Every month, I’m going to pay that flat monthly premium for a year, and it’s going to be the same whether I use it or not. So if I have open heart surgery, I need a transplant, I need my leg amputated and a prosthetic, therapy, still going to cost me $120/month. The downside of that is if you’re like my dad and you never go to the doctor, you’re paying $120/month, each and every month. So you look at somebody that goes to the doctor twice a year, how much were they actually paying for that doctor visit? When they actually go to the doctor, they’re not digging in their pocket for a co-pay. They don’t pay anything at the doctor so they love that. But what’s their actual cost, right?
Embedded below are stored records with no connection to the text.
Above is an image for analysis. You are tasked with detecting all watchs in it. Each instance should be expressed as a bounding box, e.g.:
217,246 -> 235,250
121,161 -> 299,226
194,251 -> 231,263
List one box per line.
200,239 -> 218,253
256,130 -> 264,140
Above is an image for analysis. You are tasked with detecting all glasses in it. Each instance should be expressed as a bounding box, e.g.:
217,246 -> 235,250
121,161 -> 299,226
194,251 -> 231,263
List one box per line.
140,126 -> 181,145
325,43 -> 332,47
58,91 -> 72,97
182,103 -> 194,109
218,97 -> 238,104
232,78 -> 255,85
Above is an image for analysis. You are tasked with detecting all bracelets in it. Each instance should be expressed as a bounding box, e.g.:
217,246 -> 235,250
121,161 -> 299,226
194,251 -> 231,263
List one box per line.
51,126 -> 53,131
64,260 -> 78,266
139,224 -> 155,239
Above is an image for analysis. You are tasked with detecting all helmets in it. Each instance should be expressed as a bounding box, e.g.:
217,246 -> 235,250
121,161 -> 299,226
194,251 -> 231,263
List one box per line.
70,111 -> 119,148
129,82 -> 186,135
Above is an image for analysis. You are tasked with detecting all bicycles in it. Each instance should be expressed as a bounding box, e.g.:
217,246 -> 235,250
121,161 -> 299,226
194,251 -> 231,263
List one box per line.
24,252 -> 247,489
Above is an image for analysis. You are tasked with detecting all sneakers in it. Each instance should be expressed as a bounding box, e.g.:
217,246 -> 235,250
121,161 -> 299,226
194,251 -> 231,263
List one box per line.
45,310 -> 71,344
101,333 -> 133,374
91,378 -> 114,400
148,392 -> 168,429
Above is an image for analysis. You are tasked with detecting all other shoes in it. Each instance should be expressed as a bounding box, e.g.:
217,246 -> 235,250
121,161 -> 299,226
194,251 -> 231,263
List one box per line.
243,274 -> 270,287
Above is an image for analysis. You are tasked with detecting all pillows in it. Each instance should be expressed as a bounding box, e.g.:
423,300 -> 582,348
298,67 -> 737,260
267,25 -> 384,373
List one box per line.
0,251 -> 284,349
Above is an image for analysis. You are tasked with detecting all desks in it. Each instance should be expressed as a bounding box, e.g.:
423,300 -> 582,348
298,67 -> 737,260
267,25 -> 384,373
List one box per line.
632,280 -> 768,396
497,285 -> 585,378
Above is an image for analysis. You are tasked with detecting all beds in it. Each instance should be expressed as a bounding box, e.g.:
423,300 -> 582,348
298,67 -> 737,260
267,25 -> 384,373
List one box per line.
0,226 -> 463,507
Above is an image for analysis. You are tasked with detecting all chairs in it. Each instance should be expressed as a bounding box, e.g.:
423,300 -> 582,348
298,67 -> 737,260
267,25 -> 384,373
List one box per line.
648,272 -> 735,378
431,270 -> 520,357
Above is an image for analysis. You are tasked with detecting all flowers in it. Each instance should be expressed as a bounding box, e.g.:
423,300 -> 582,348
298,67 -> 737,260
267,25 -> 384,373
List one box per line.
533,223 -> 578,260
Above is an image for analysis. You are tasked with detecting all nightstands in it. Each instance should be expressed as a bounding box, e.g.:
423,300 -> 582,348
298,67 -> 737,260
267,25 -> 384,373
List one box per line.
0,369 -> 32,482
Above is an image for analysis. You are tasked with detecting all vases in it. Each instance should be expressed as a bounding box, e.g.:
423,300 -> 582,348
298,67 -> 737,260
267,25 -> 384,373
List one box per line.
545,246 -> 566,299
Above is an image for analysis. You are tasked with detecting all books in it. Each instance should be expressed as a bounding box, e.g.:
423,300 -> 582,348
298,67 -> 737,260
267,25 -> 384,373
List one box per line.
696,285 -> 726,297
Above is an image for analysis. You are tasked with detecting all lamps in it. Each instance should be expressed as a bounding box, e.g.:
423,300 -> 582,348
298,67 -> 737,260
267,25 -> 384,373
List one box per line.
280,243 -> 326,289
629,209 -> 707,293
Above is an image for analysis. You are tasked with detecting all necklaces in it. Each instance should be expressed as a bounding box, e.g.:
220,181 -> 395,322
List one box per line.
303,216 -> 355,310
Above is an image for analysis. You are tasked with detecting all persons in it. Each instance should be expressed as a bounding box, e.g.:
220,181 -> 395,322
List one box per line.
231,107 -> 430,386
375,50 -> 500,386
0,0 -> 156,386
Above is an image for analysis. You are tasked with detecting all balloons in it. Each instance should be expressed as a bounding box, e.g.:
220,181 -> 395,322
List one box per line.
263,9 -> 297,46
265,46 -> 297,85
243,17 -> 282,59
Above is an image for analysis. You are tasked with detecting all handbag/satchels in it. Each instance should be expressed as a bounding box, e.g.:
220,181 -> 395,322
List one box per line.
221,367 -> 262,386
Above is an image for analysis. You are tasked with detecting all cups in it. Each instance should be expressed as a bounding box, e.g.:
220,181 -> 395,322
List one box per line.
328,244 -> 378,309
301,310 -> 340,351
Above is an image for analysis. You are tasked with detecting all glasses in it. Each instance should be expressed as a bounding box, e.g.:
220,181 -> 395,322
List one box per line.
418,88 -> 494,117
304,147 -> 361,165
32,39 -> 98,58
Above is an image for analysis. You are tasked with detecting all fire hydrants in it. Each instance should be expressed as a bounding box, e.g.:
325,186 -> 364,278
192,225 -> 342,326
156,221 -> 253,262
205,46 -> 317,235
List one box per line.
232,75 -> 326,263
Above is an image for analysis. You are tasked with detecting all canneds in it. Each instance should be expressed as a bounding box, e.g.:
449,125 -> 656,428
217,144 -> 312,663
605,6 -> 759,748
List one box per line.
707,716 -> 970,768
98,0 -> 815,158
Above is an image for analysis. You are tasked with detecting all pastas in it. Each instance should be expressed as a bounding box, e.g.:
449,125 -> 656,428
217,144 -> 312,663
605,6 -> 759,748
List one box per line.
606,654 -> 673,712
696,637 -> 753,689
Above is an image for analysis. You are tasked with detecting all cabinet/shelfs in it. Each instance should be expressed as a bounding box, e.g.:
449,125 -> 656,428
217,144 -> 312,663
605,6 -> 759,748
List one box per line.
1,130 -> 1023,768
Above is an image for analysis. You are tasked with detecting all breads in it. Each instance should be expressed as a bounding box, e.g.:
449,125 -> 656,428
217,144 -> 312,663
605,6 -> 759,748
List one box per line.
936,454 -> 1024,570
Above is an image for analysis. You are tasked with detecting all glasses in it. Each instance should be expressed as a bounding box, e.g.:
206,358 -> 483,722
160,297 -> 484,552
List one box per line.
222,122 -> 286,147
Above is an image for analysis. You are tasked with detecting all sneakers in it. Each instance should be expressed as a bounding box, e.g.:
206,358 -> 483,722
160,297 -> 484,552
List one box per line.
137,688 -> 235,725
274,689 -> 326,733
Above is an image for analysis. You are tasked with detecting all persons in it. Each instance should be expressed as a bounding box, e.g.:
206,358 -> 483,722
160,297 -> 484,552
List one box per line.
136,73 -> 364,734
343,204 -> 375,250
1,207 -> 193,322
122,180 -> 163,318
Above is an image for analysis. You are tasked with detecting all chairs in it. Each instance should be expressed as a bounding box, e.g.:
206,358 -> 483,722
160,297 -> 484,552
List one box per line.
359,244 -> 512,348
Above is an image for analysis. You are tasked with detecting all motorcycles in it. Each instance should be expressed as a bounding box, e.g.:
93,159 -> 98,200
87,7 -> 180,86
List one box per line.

So their actual visit was costing them $500, if they went twice. They might be a lot happier with a Medicare Advantage plan where, if they only went to the doctor twice and it was a regular family doctor, they went twice last year, their total cost out-of-pocket would be $20. Now, they would have had to dig into their pockets for their co-pay, and some people just don’t like that. They don’t like having to get their checkbook out or get some cash out every time. It’s just not for them. They’ll pay more for the flexibility of having it all paid for and having a set budget.
And then also, the big difference is of course your access to providers. With the Medicare Supplement, you can go to any doctor and any hospital. Medicare so it’s completely flexible across the nation. You can put it in your pocket and go out traveling, you know you’re not going to have trouble. With Medicare Advantage, depending on the type of product that you bought, and there are many different types of products that fall under the Medicare Advantage umbrella. Private Fee for service, PPO, HMO, cost plans, there are many different kinds of plans. Some have a much wider range of doctors that you are eligible to see, some are a lot more restrictive like the HMO model. So, depending on which type of plan you have, you might not want to travel. It might be too much of a hassle. Or you might not want to take the risk of spending six months a year in Florida at your second house. This might be a better fit for you.
Budget is always a big consideration, right?
This is $120/month. This is $0/month. Which one’s cheaper? What’s the bottom line? Like I said, everybody wants a shortcut. I don’t know what’s the bottom line. I don’t know what your actual costs will be. If you can tell me with certainty how much medical care you’re going to need this year, you’re going to go to the ER, you’re going to break your write, you’ll have bronchitis in the winter, if you can tell me with certainty, I can tell you exactly how much it will cost you here and which plan will be better, but you can’t. So I can’t tell you which one’s actually going to save you the most money.
You can look at your past history and see, based on the last five years, which one would have come out more economical for you. But insurance is all about risk and what you feel comfortable with. So the total risk right here is at $120 times 12. Your total risk on Medicare Advantage of course is going to be the floor. Most plans have a ceiling and we’ll see every plan have a ceiling soon, I think legislation’s coming, where you can’t pay more than a certain amount. Typically, $3000-5000. Once you hit that amount, you wouldn’t pay any more in a year. So, this plan is a $4000, and we know every year, this plan’s a $1400 plan, we can see a double risk. But you also take the risk that you would save more money on this side.
So, I go back to what I started with: there is no best plan. But it is typically very wise to at least get some coverage over Part A and Part B Medicare so you have some help should you incur medical expenses during the year.